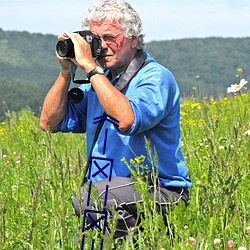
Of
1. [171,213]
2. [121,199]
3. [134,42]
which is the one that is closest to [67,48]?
[134,42]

::::

STATED PROBLEM ▸ Copy out every line of the listing above word for word, but leave out the picture.

RESULT FOR THIS TASK ▸
Of
1. [171,213]
2. [121,199]
3. [134,42]
which is the one that is closest to [67,48]?
[134,42]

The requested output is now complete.